Durch das Dunkel des Fremden
oder Der
Fremde ist nur in der Fremde ein Fremder
von J. A. Tillmann
Anfangs waren
wir zu Hause. Zunächst im Urmeer des Mutterleibes, dann im Arm
unserer Mutter.
Nach der Geburt wachsen
die Kreise des Vertrautseins: Hinzu kommen Gesichter, die sich uns
zuwenden, Blicke voller Freude über unsere Ankunft, Lichtflecken
und Wandmuster. Später alle Winkel des elterlichen Hauses und
das Netz der wieder und wieder begangenen Wege.
In den frühen
Kreisen ist man meist absolut heimisch. Hinter den bewahrenden Wällen
der Fürsorge tauchen noch keine Fernen auf. Der Himmel liegt
ebenso in Reichweite wie die auf- oder untergehende Sonne.
Doch eines Tages platzt
die Hülle der Geborgenheit mit ihrer tausendfach geschmeckten,
gehörten und gerochenen Welt. Die angestauten Effekte summieren
sich in Erkenntnissen. Das erkundete, vertraute Heim ist umgeben vom
unabsehbaren Unbekannten des Fremden, das sich an den verschiedensten
Stellen zeigt: etwa im Zwielicht kalter Morgendämmerungen, im
pfützendurchsetzten Schlamm, in den unzähligen Schattierungen
des Grau - oder in versteinerten Gesichtern, frostigen Blicken.
Das Heranwachsen bringt
Abhärtung: Im Wechsel erfährt man Anziehung, Nähe intimer
Verbundenheit und Ablehnung, Ferne fremder Abweichung. Dabei kann
es vorkommen, daß man sich tausend Kilometer weit bei nie zuvor
gesehenen Menschen wie zuhause fühlt oder bei den eigenen Landsleuten
die Hölle des Ausgestoßenseins und der Fremdheit durchlebt.

§

== ARBEITSAUFTRAG 1 ==
Gib aus dem Lesetext den Abschnitt zwischen „In den frühen“ und „Gesichtern, frostigen Blicken.“ einschließlich wortgetreu aus.
== ARBEITSAUFTRAG 2 ==
Wo sind wir laut dem Lesetext zuerst zu Hause, noch bevor wir im Arm unserer Mutter liegen?

(Einträge aus einer Sammlung)

§

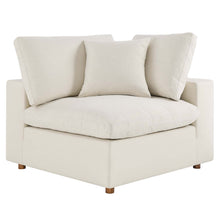 Load image into Gallery viewer, Commix 5-Piece Down Filled Overstuffed Armless Sectional Sofa by Modway
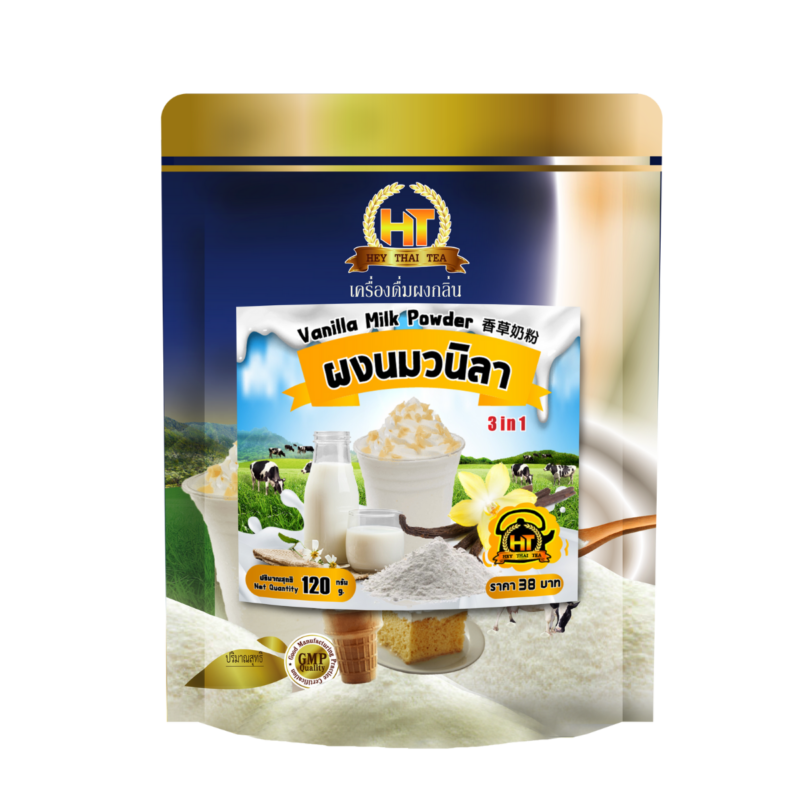 3in1 Vanilla Milk Drink Powder – โรงงาน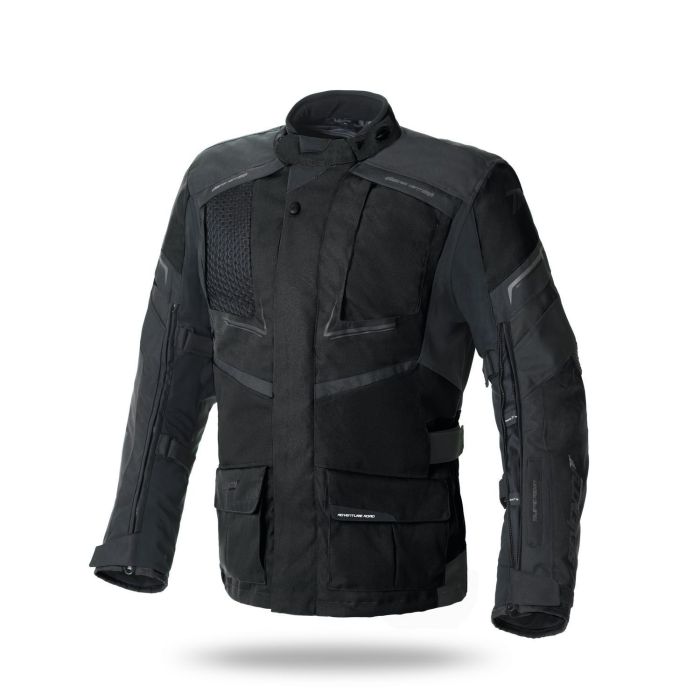Мотокуртка Seventy JT81 Black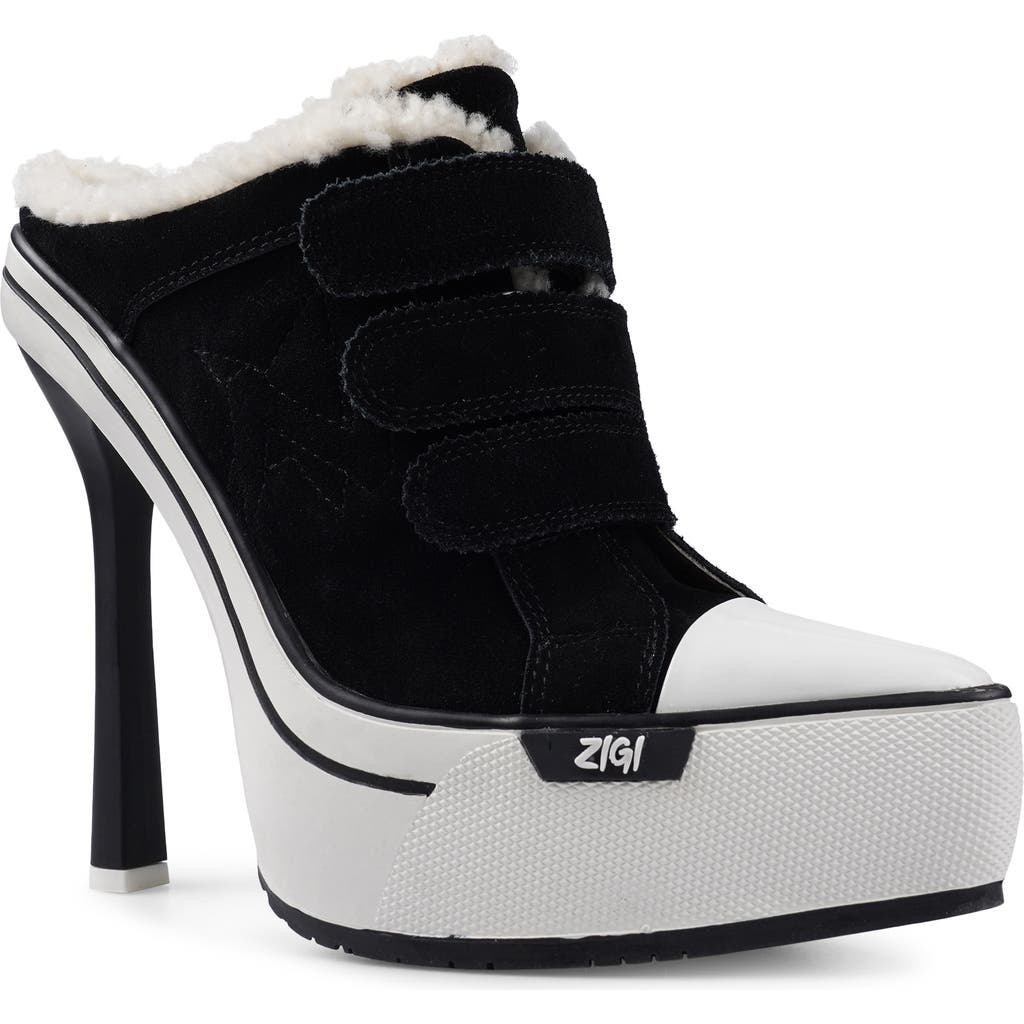 Zigi Harlemm Pointed Toe Platform Pump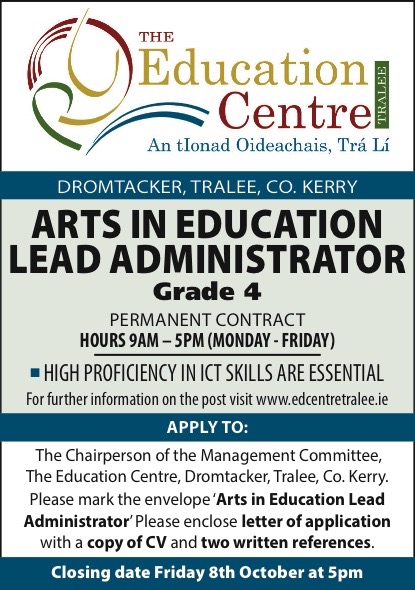 Advert Sept 2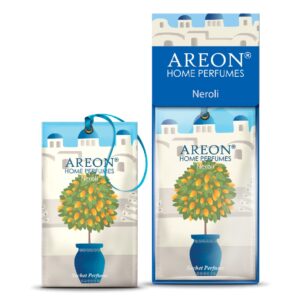Odorizant dulap, plic cu granule parfumate Areon Neroli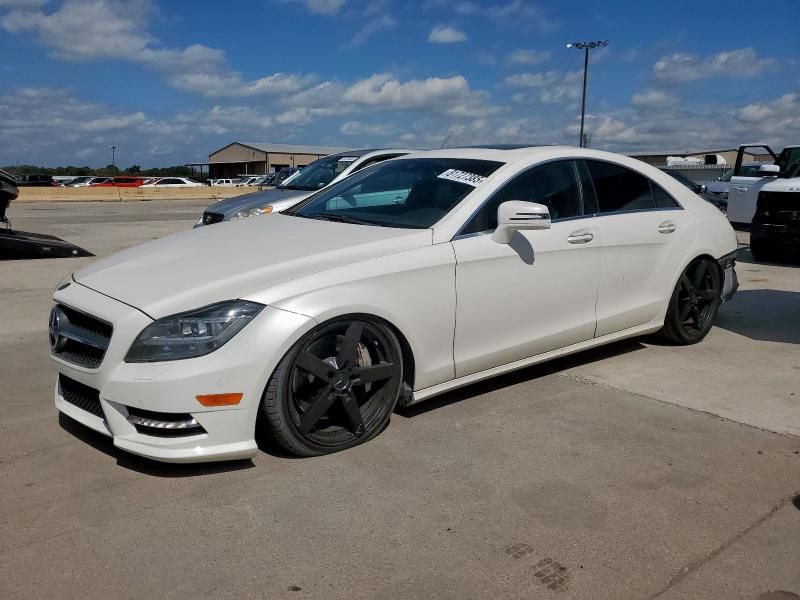2014 Mercedes-Benz CLS 550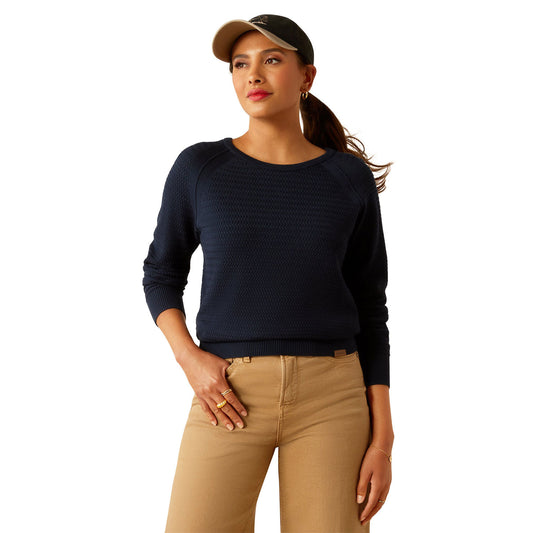 Ariat Women's Cambeck Sweater - Navy
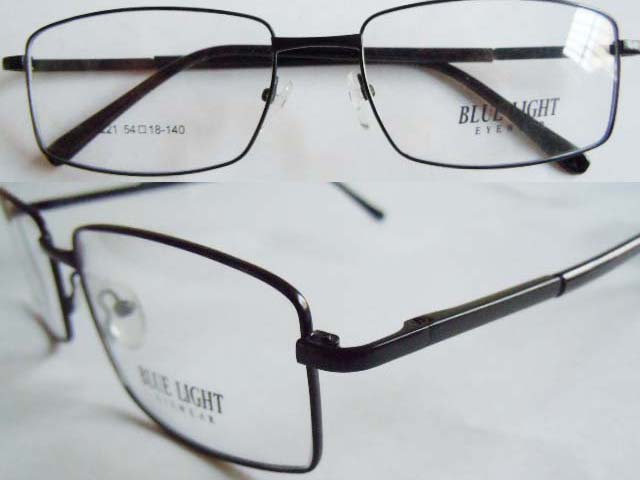 M109  Monel Metal Eyeglass Frame 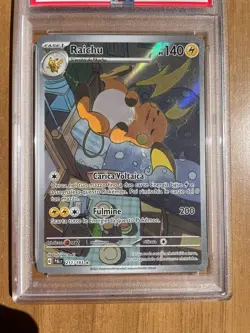 Pokemon Raichu 211 PSA 9 Evoluzioni a Paldea Full Art Italiano ✅ GEM MINT - Image 1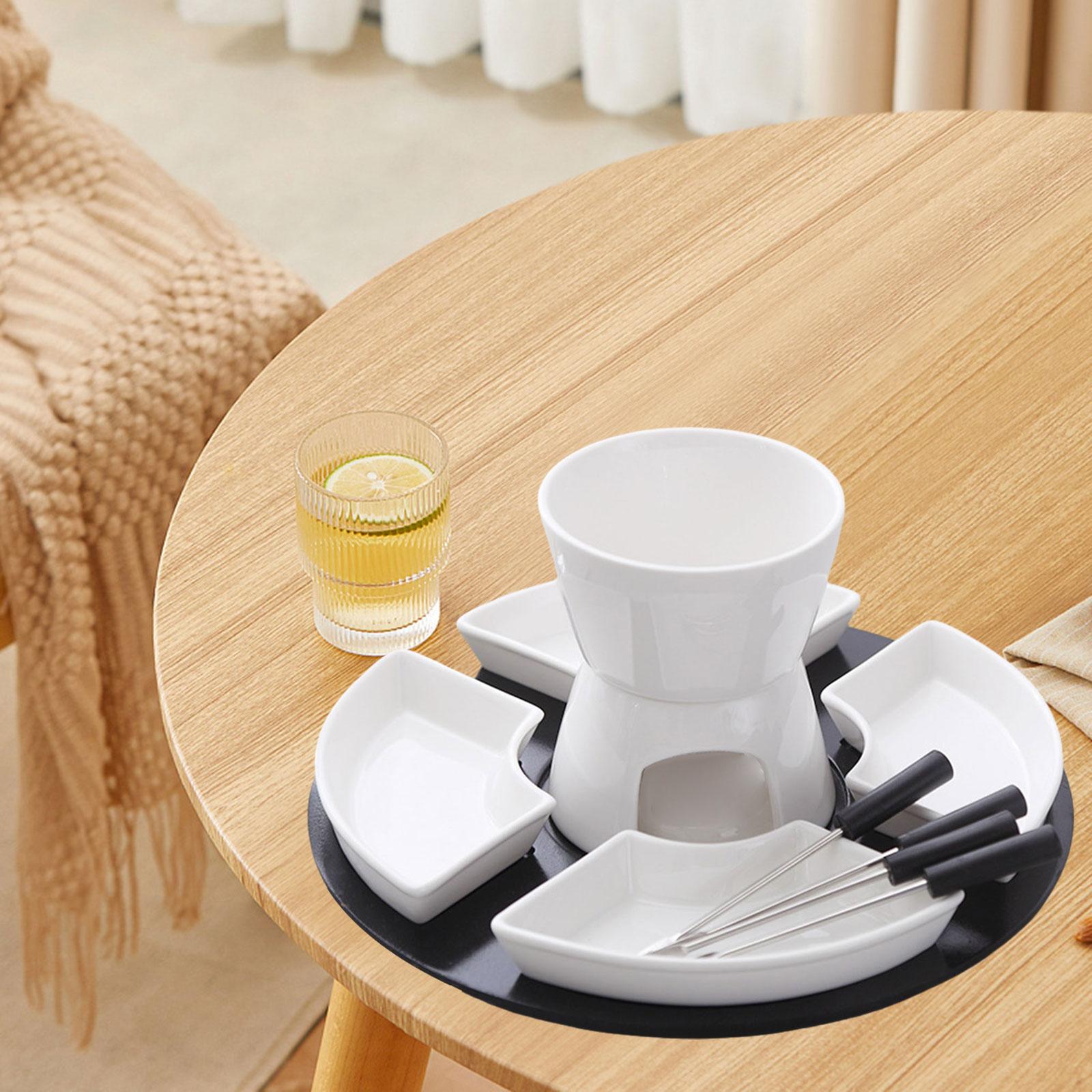Porcelain Butter Holder Cerami - Fondue Pot Ceramic のレビューと価格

§

== ANTWORT 1 ==
In den frühen
Kreisen ist man meist absolut heimisch. Hinter den bewahrenden Wällen
der Fürsorge tauchen noch keine Fernen auf. Der Himmel liegt
ebenso in Reichweite wie die auf- oder untergehende Sonne.
Doch eines Tages platzt
die Hülle der Geborgenheit mit ihrer tausendfach geschmeckten,
gehörten und gerochenen Welt. Die angestauten Effekte summieren
sich in Erkenntnissen. Das erkundete, vertraute Heim ist umgeben vom
unabsehbaren Unbekannten des Fremden, das sich an den verschiedensten
Stellen zeigt: etwa im Zwielicht kalter Morgendämmerungen, im
pfützendurchsetzten Schlamm, in den unzähligen Schattierungen
des Grau - oder in versteinerten Gesichtern, frostigen Blicken.

== ANTWORT 2 ==
Im Urmeer des Mutterleibes.